(Rows of spatial question data)
■ ■ ■ ■ ■ ■ ■

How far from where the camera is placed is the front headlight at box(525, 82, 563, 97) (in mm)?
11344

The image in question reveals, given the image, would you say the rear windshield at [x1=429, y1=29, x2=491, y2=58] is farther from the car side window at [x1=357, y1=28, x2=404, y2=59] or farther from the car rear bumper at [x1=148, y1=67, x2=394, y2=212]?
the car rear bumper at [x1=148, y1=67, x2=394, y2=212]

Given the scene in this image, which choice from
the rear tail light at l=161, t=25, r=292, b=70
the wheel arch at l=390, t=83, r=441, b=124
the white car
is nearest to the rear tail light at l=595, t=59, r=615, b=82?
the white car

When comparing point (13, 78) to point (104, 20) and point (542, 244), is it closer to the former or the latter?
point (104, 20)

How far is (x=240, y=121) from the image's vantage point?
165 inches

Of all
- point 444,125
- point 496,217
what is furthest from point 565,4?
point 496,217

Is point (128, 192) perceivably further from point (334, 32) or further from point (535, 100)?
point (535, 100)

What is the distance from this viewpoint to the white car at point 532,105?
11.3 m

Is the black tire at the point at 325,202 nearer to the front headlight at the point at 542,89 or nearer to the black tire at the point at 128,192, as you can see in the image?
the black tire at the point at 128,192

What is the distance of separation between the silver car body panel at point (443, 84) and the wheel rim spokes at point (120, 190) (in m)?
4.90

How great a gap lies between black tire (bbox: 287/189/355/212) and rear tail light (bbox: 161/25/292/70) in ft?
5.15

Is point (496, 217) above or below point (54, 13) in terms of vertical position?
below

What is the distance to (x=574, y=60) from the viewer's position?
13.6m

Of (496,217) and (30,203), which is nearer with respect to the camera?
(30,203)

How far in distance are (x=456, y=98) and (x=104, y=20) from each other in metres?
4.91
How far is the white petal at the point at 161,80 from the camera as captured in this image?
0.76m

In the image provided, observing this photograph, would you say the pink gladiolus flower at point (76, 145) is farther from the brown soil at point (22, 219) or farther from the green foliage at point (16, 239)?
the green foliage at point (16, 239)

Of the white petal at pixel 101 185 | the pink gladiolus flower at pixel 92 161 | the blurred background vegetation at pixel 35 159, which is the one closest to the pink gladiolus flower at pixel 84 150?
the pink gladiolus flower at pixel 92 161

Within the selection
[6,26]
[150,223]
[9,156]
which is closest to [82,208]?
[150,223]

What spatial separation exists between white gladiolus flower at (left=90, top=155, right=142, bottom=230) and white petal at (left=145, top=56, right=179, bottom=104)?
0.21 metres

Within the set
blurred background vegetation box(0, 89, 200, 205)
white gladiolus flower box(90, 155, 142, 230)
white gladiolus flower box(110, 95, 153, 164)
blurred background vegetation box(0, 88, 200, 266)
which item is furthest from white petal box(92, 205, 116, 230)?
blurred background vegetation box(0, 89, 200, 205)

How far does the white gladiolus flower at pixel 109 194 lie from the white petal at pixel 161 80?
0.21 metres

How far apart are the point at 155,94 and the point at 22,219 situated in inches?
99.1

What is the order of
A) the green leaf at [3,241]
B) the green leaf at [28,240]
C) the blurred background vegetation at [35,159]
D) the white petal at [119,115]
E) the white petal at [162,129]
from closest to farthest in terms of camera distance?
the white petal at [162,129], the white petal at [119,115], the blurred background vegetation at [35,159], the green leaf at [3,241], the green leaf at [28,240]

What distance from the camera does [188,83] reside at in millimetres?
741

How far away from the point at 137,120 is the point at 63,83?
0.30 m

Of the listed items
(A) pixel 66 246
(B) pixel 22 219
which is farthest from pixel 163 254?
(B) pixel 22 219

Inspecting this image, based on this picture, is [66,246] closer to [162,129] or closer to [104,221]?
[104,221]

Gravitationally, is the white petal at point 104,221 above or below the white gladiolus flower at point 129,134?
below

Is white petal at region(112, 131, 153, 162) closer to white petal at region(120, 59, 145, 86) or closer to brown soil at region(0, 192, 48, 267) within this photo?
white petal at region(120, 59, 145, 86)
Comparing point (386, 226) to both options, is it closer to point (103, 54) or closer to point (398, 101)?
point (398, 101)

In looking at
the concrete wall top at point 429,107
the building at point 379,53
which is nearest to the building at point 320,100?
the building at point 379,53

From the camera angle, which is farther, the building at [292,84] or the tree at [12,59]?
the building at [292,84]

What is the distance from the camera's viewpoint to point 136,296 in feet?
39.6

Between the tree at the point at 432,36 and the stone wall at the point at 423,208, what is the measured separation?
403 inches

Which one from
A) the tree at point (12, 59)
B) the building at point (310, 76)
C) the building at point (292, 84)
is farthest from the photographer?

■ ■ ■ ■ ■ ■ ■

> **EXERCISE DETAILS**
Can you quote the entries from the line containing "Between the tree" through the end of the entries, inclusive, reproducing each line verbatim?

> **ANSWER TO THE TASK**
Between the tree at the point at 432,36 and the stone wall at the point at 423,208, what is the measured separation?
403 inches

Which one from
A) the tree at point (12, 59)
B) the building at point (310, 76)
C) the building at point (292, 84)
is farthest from the photographer?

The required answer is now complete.